The operator is responsible for documenting the procedure details to ensure accurate records are kept (NMC [86]). These should include:
  • the site used and number of puncture sites
  • volume and percentage of local anaesthetic
  • information about any other medication used
  • a list of samples obtained
  • any unexpected incidents or adverse events
  • dressings and wound care
  • follow‐up advice and information provided.

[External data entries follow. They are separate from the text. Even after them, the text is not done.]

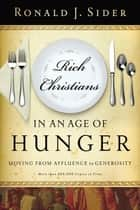 Rich Christians in an Age of Hunger ebook by Ronald Sider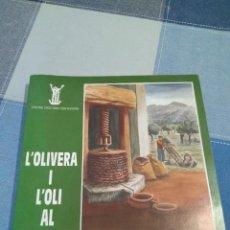 Libros de segunda mano: LLIBRE L'OLIVERA I L'OLI AL COMTAT CENTRE D'ESTUDIS CONTESTANDO 1990. Lote 241084580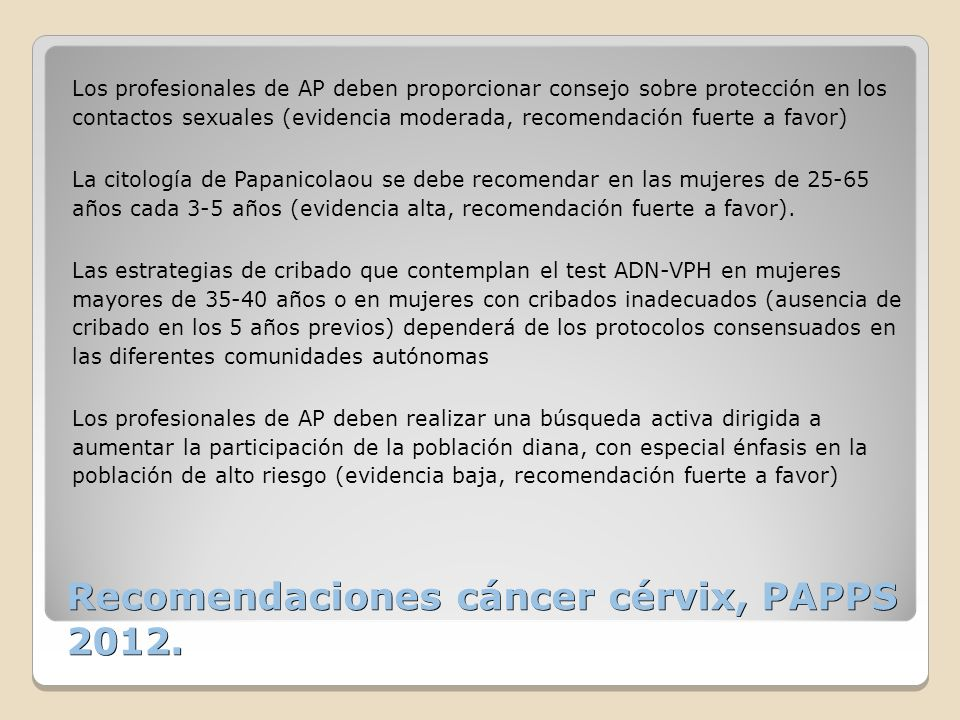 Recomendaciones cáncer cérvix, PAPPS 2012.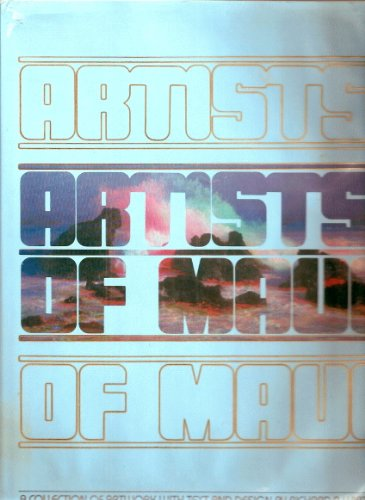 Artists of Maui: A collection of artwork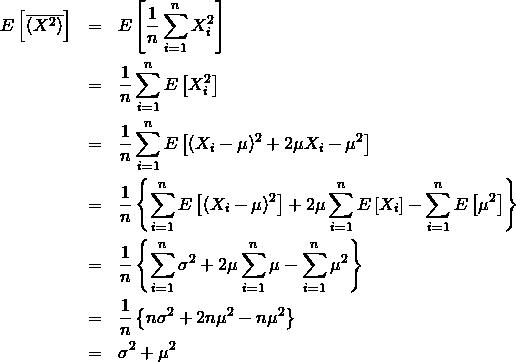 \begin{eqnarray*} E\left[ \overline{( X^2)} \right]  &=& E\left[ \frac{1}{n} \sum_{i=1}^{n}  X_i^2 \right] \\ &=& \frac{1}{n} \sum_{i=1}^{n} E\left[ X_i^2 \right] \\ &=& \frac{1}{n} \sum_{i=1}^{n} E\left[ (X_i - \mu)^2 + 2\mu X_i - \mu^2 \right] \\ &=& \frac{1}{n}\left\{ \sum_{i=1}^{n} E\left[(X_i - \mu)^2 \right] + 2\mu \sum_{i=1}^{n} E\left[ X_i \right] - \sum_{i=1}^{n} E\left[ \mu^2 \right] \right\} \\ &=&  \frac{1}{n}\left\{ \sum_{i=1}^{n} \sigma^2 + 2\mu \sum_{i=1}^{n} \mu - \sum_{i=1}^{n} \mu^2 \right\}\\ &=& \frac{1}{n}\left\{ n \sigma^2 + 2n\mu^2 - n \mu^2 \right\} \\ &=&  \sigma^2 + \mu^2 \end{eqnarray*}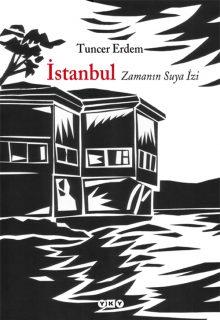 İstanbul: Zamanın Suya İzi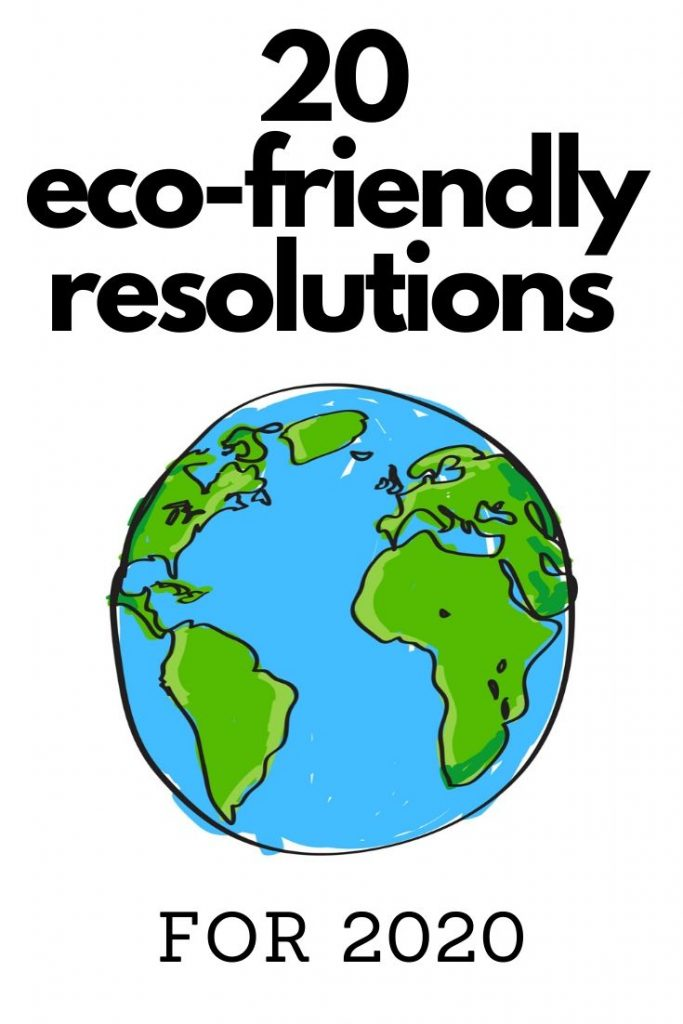 20 eco friendly New Year's resolutions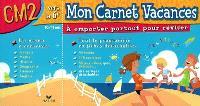 Mon carnet vacances, CM2 vers la 6e, 10-11 ans : à emporter partout pour réviser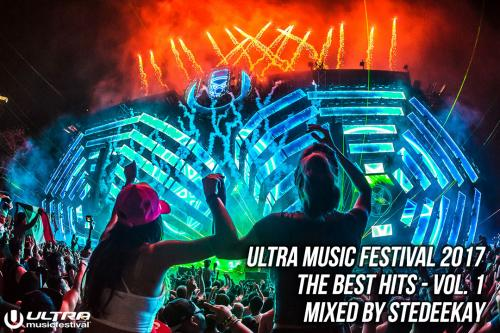 UMF 2017 - Ultra Music Festival | The Best Hits vol.1 (Mixed By SteDeeKay)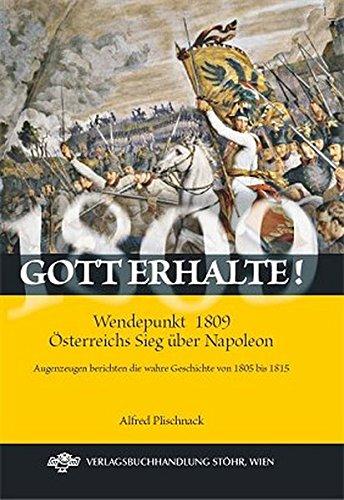 Gott erhalte! Wendepunkt 1809 - Österreichs Sieg über Napoleon: Augenzeugen berichten die wahre Geschichte von 1805 bis 1815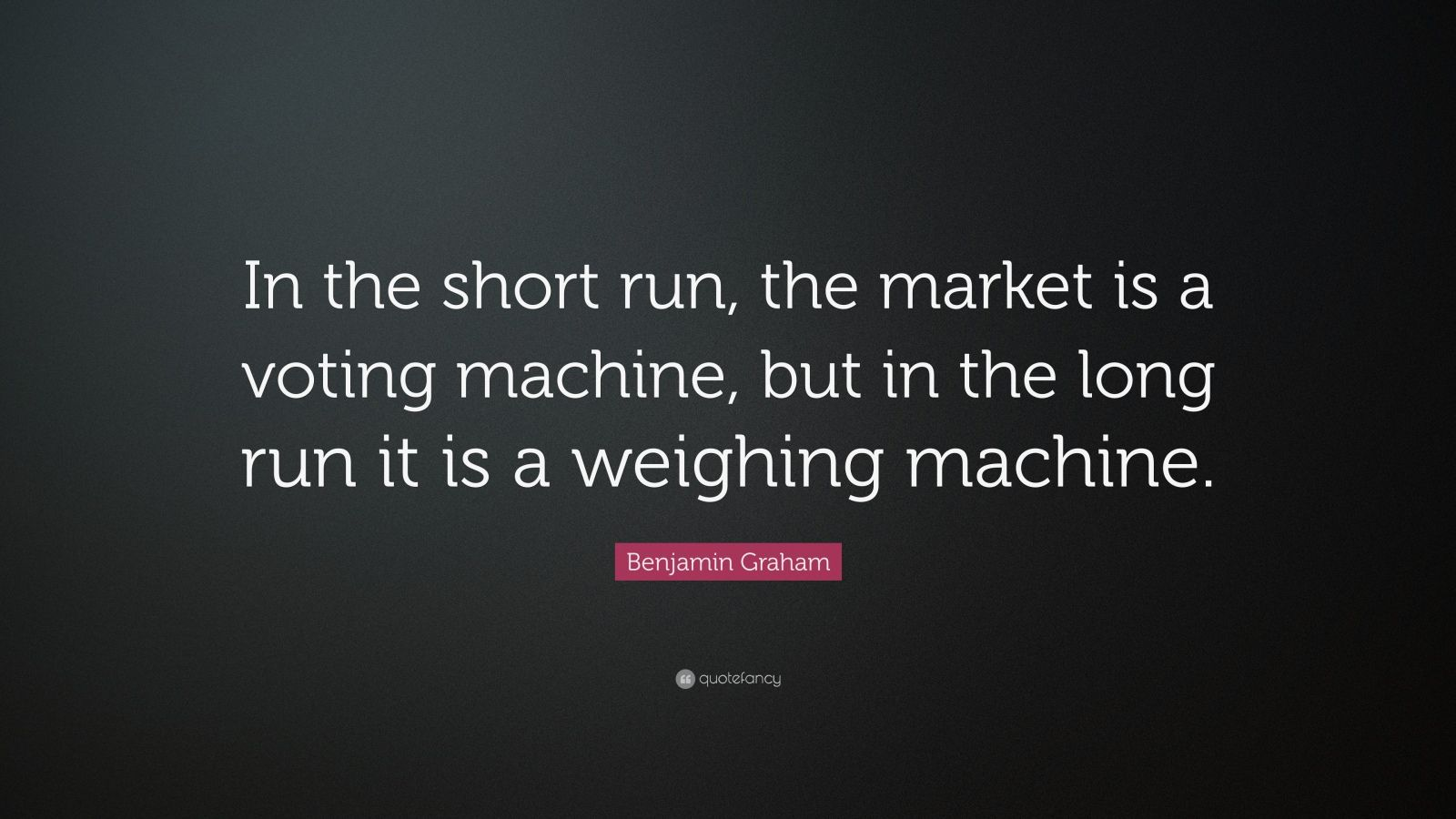 """Benjamin Graham Quote: """"In the short run, the market is a voting machine, but in the long run it is a weighing machine."""""""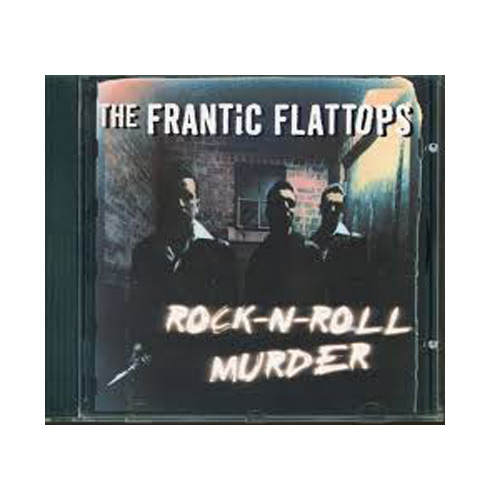The Frantic Flattops – Rock-n-Roll Murder – CD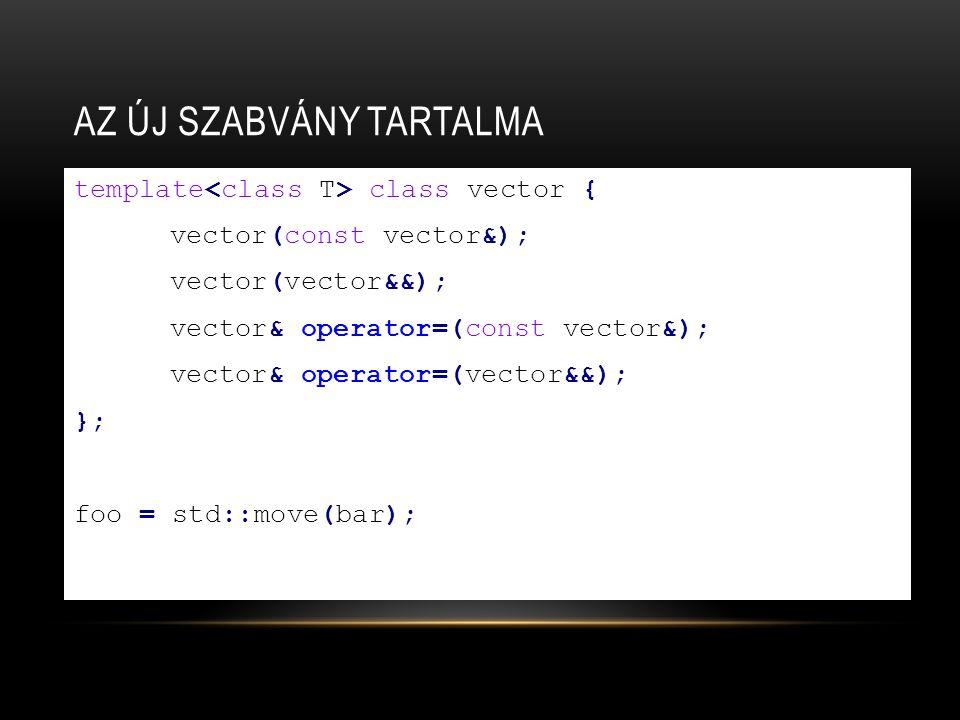 AZ ÚJ SZABVÁNY TARTALMA template class vector { vector(const vector&); vector(vector&&); vector& operator=(const vector&); vector& operator=(vector&&); }; foo = std::move(bar);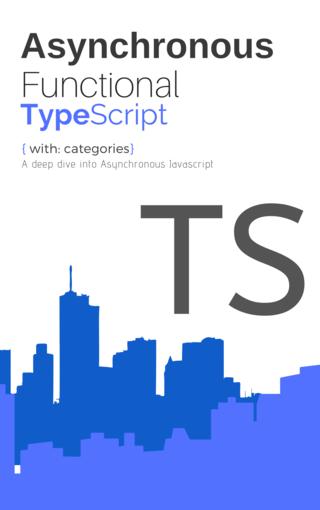 Asynchronous Functional TypeScript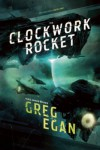 The Clockwork Rocket  - Greg Egan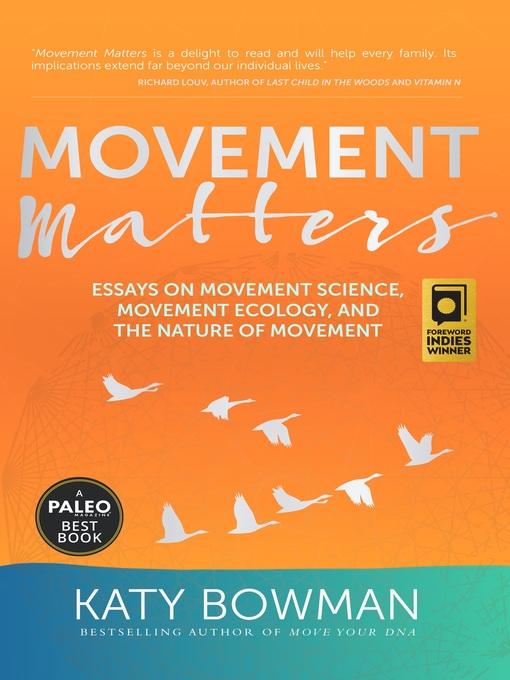 Title details for Movement Matters by Katy Bowman - Wait list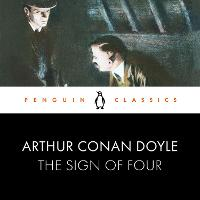 The Sign of Four: Penguin Classics (CD-Audio)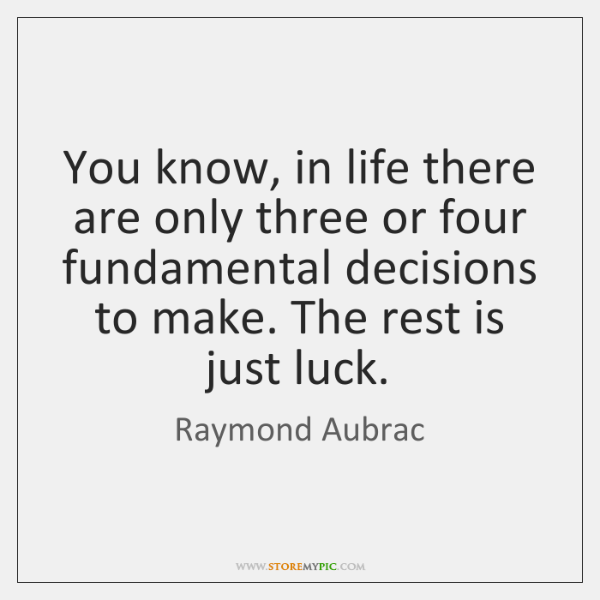 You know, in life there are only three or four fundamental decisions ...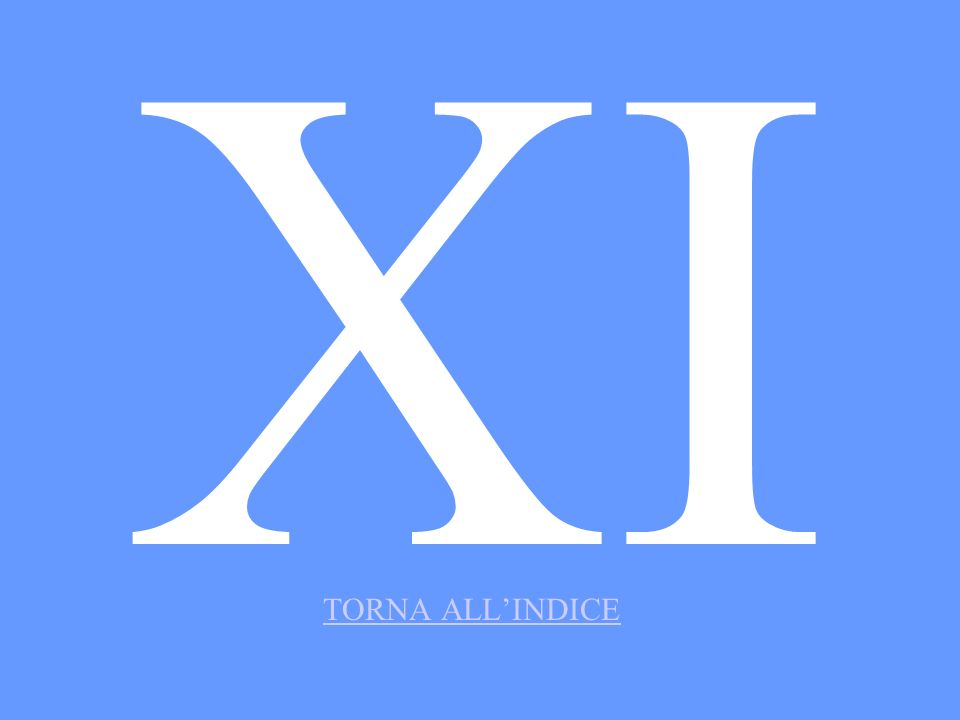 XI TORNA ALL'INDICE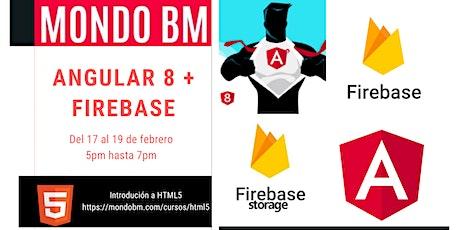 Angular 8 + FIREBASE  Curso Básico Presencial y En línea en VIVO entradas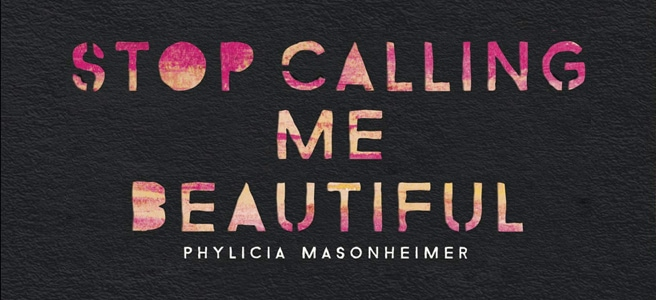 Stop Calling Me Beautiful by Phylicia Masonheimer (A Book Review)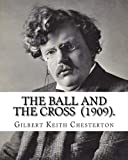 img - for The Ball and the Cross (1909). By: Gilbert Keith Chesterton: Novel (World's classic's) book / textbook / text book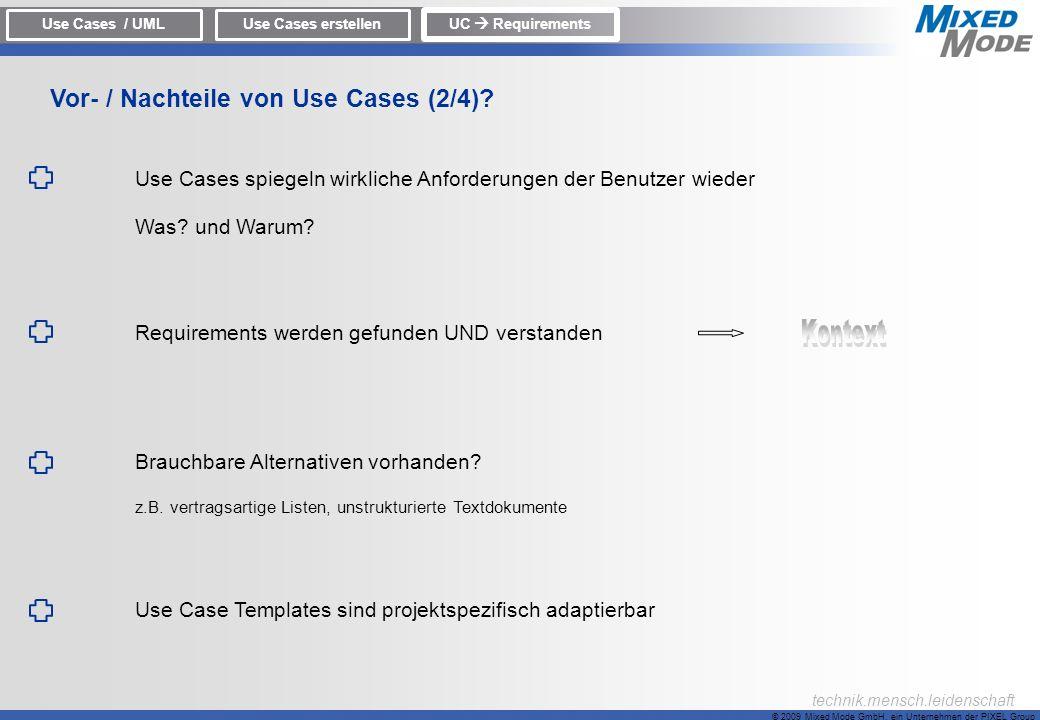© 2009 Mixed Mode GmbH, ein Unternehmen der PIXEL Group technik.mensch.leidenschaft Use Cases spiegeln wirkliche Anforderungen der Benutzer wieder Was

Education of patient and relevant others

The patient should be encouraged to contact the hospital if there are any concerns about post‐procedural care. Contact telephone numbers and the following advice should be given to patients.
  • Wound care. The patient should be instructed to check the site frequently and to reapply pressure if the biopsy site does start to ooze. Intermittent application of an ice pack may also help to achieve haemostasis. It is routine practice to advise the patient to keep the dressing dry for 24 hours. The patient may then remove the dressing and wash as normal. Patients are also advised to monitor the biopsy site for any signs of infection such as redness, pain, swelling, failure to heal or exudate (Radhakrishnan [97]).
  • Pain. Once the local anaesthetic has worn off, mild discomfort lasting 12–24 hours is common after a bone marrow examination (Radhakrishnan [97]). The patient should be advised that this may be dealt with by simple analgesia such as paracetamol (Provan et al. [95]).

Complications

Although adverse events after trephine biopsies and bone marrow aspirates are rare, they can have considerable impact on individual patients (Bain [8]).
  • Cardiac tamponade. The actual risks associated with a sternal puncture are extremely small but penetration of the bone and damage to underlying structures are possible as the sternum is only approximately 1 cm thick in adults (Smock et al. [105]). The use of a guarded needle helps in preventing too deep an insertion. Tamponade is managed with an emergency call to the cardiac arrest team for immediate intervention.
  • Bone fractures. These may occur particularly in small children owing to the pressure exerted. They are managed with analgesia, radiological investigation and referral to the orthopaedic team if indicated.